▶ **Stated goal 1**
Output the records from the line with "this 1080×810 image." to the line with "destroyed military truck [616, 240, 736, 340]" as a two-column CSV with the columns instruction and answer. Give one row per request, with its text and its answer each in a single quoted field and line breaks replaced by spaces.
-- begin Text extract --
Payment instruments will be received subject to collection. The transfer to the optionee on the records of the Company or of the transfer agent of the shares of Stock to be purchased pursuant to the exercise of a Stock Option will be contingent upon receipt from the optionee (or a purchaser acting in his stead in accordance with the provisions of the Stock Option) by the Company of the full purchase price for such shares and the fulfillment of any other requirements contained in the Option Award Certificate or applicable provisions of laws (including the satisfaction of any withholding taxes that the Company is obligated to withhold with respect to the optionee). In the event an optionee chooses to pay the purchase price by previously-owned shares of Stock through the attestation method, the number of shares of Stock transferred to the optionee upon the exercise of the Stock Option shall be net of the number of attested shares. In the event that the Company establishes, for itself or using the services of a third party, an automated system for the exercise of Stock Options, such as a system using an internet website or interactive voice response, then the paperless exercise of Stock Options may be permitted through the use of such an automated system.

(f)    Annual Limit on Incentive Stock Options. To the extent required for “incentive stock option” treatment under Section 422 of the Code, the aggregate Fair Market Value (determined as of the time of grant) of the shares of Stock with respect to which Incentive Stock Options granted under this Plan and any other plan of the Company or its parent and subsidiary corporations become exercisable for the first time by an optionee during any calendar year shall not exceed $100,000. To the extent that any Stock Option exceeds this limit, it shall constitute a Non-Qualified Stock Option.
-- end Text extract --
▶ **Stated goal 2**
Please write the next part of the stock option plan excerpt, continuing after its last sentence.
-- begin Data records --
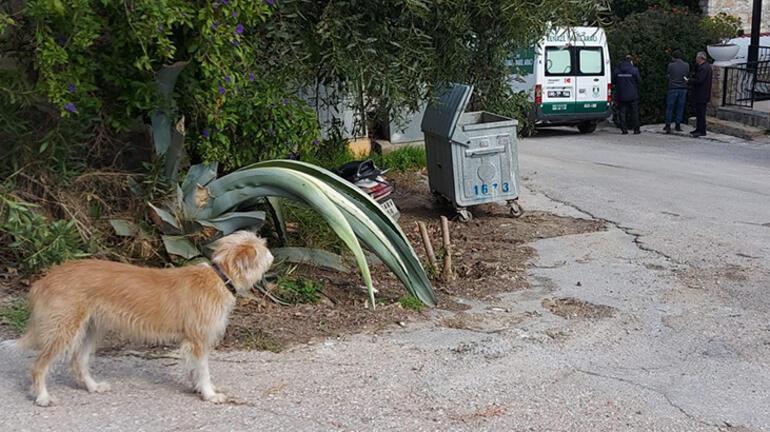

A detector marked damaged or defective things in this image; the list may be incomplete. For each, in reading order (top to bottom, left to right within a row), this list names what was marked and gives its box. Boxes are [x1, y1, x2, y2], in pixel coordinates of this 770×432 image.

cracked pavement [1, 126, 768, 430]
-- end Data records --
-- begin Data records --
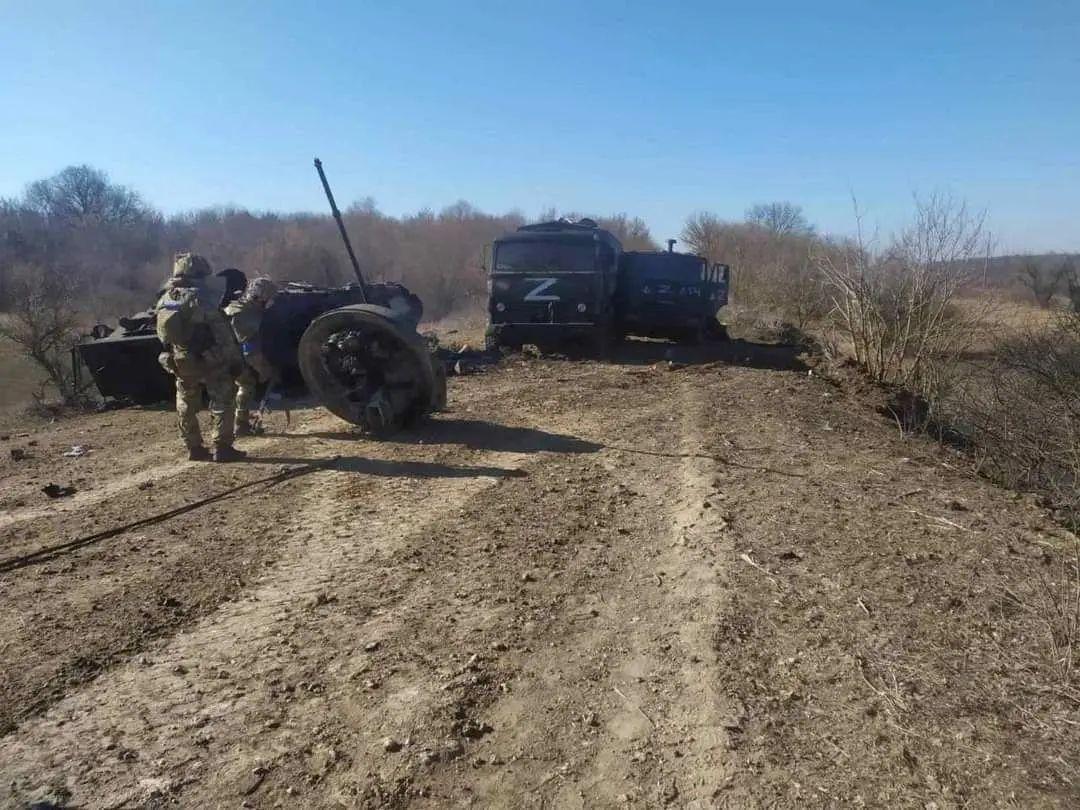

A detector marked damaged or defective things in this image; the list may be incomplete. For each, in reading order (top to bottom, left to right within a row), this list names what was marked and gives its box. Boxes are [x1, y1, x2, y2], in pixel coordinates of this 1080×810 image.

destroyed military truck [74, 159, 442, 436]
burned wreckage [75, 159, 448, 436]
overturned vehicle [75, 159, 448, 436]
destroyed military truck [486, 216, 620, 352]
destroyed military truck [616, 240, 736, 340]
-- end Data records --
-- begin Data records --
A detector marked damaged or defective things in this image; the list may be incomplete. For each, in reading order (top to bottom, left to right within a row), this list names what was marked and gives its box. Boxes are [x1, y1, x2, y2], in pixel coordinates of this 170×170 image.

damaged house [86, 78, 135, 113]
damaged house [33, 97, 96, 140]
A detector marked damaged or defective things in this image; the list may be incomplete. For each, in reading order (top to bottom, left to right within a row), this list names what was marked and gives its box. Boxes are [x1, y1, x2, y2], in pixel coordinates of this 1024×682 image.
-- end Data records --
▶ **Final result 1**
instruction,answer
"A detector marked damaged or defective things in this image; the list may be incomplete. For each, in reading order (top to bottom, left to right within a row), this list names what was marked and gives its box. Boxes are [x1, y1, x2, y2], in pixel coordinates of this 1080×810 image.","destroyed military truck [74, 159, 442, 436] burned wreckage [75, 159, 448, 436] overturned vehicle [75, 159, 448, 436] destroyed military truck [486, 216, 620, 352] destroyed military truck [616, 240, 736, 340]"

▶ **Final result 2**
SECTION 6. STOCK APPRECIATION RIGHTS

(a)    Award of Stock Appreciation Rights. The Administrator may grant Stock Appreciation Rights under the Plan. A Stock Appreciation Right is an Award entitling the recipient to receive shares of Stock (or cash, to the extent explicitly provided for in the applicable Award Certificate) having a value equal to the excess of the Fair Market Value of a share of Stock on the date of exercise over the exercise price of the Stock Appreciation Right multiplied by the number of shares of Stock with respect to which the Stock Appreciation Right shall have been exercised.

(b)    Exercise Price of Stock Appreciation Rights. The exercise price of a Stock Appreciation Right shall not be less than 100 percent of the Fair Market Value of the Stock on the date of grant.

(c)    Grant and Exercise of Stock Appreciation Rights. Stock Appreciation Rights may be granted by the Administrator independently of any Stock Option granted pursuant to Section 5 of the Plan.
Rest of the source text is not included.